- David’s Bridal is being sued by a woman who claims it sent her unsolicited marketing messages.
- Cheri Aul claimed she received “at least 50 messages” last year despite trying to unsubscribe.
- The bridalwear company recently filed a motion to dismiss the suit.
A Florida woman is suing David’s Bridal, alleging she was inundated with automated text messages from the store, even though she never gave consent to receive them.
In September 2021, Cheri Aul, from Tampa Bay, filed the lawsuit in Pinella County against the bridalwear company.
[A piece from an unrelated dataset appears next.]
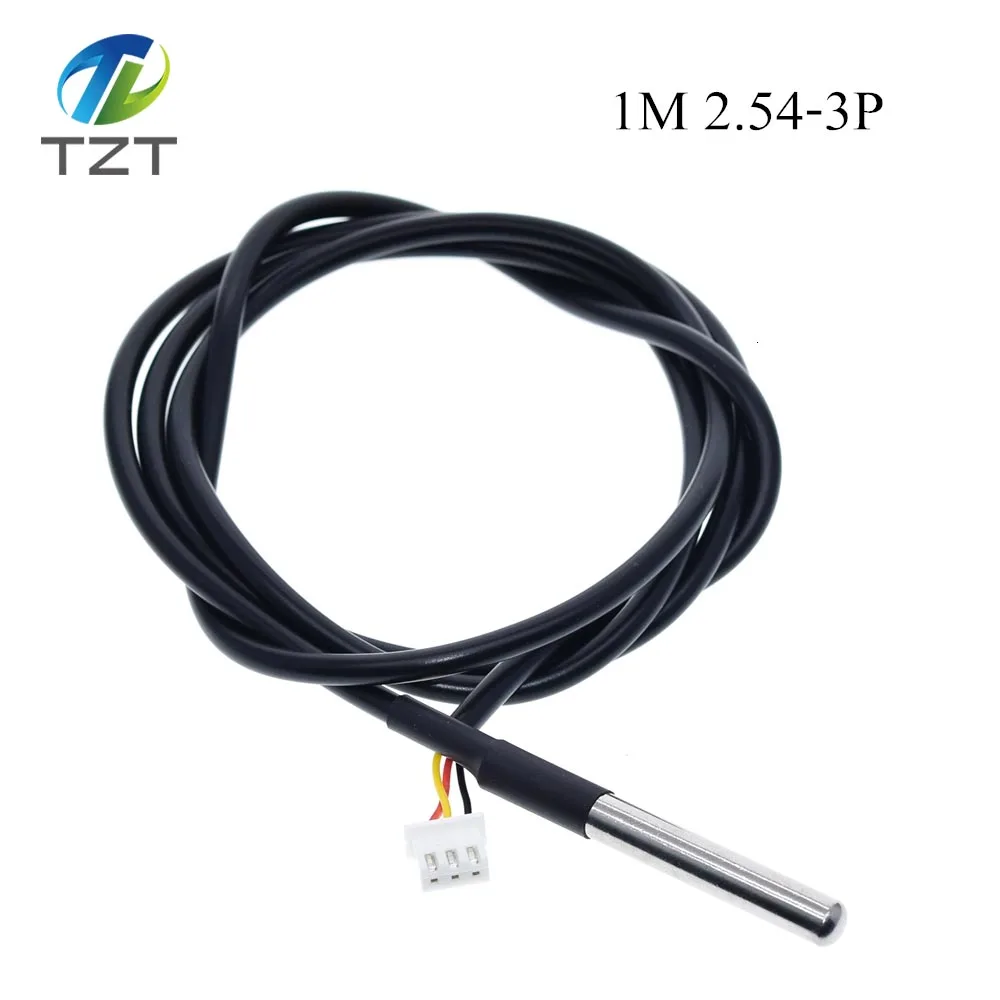 1M 2.54-3P Cable TZT DS1820 посылка из нержавеющей стали, водонепроницаемый датчик температуры DS18b20, датчик температуры 18B20 для Arduino - Цвет: 1M 2.54-3P Cable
Fox News reported that David’s Bridal countered the suit by filing a motion to dismiss it last month.
According to court documents shared with Insider, Aul claimed she received several robotexts from the store between April 2021 and September 2021.
She had gotten “at least 50 messages” during that time period, even though she never gave the store her consent.
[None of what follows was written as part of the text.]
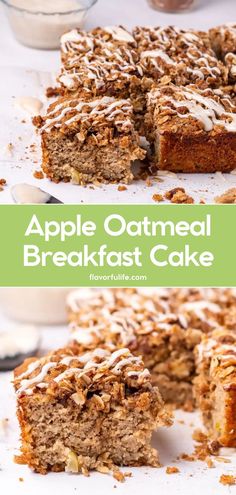 an apple oatmeal breakfast cake is cut into slices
The lawsuit claims the messages violated Aul’s statutory rights and caused “annoyance, nuisance, and invasion of [her] privacy.”
David’s Bridal did not immediately respond to Insider’s request for comment.
Aul claimed that the chain’s alleged actions violated the Florida Telephone Solicitation Act, which bans telemarketers from trying to sell consumer goods via call, text, or voicemail without consumer consent.
She is seeking $500 in damages for each unsolicited message sent by the store to her and other Floridians in the same situation, per the lawsuit.
“My client wants to send a message to telemarketers that if they want to send texts or robocalls to people in our beautiful state of Florida then they better follow the law and get written permission,” Billy Howard of the Consumer Protection Firm, which is representing Aul, told Insider.
After every automated text received, court documents state that Aul would reply “STOP” to a different number provided by the store as part of their instructions to unsubscribe from receiving the promotional messages. Despite her efforts, she still continued to receive them.
David’s Bridal, however, refuted the claims earlier this year, according to Fox News. In a motion to dismiss the suit, lawyers representing the bridalwear company said the previous owner of the phone number did provide consent. It added that it was unaware of any change of ownership.
The company further claimed that she did not follow instructions to unsubscribe from store texts properly.
“While most people would simply text ‘STOP’ to cease these messages, Plaintiff did not do so,” defense attorneys stated, per Fox News.
They added: “Instead, she communicated with a different David’s Bridal number, immediately took screenshots of those communications, then turned around and sued David’s Bridal for allegedly invading her privacy rights.”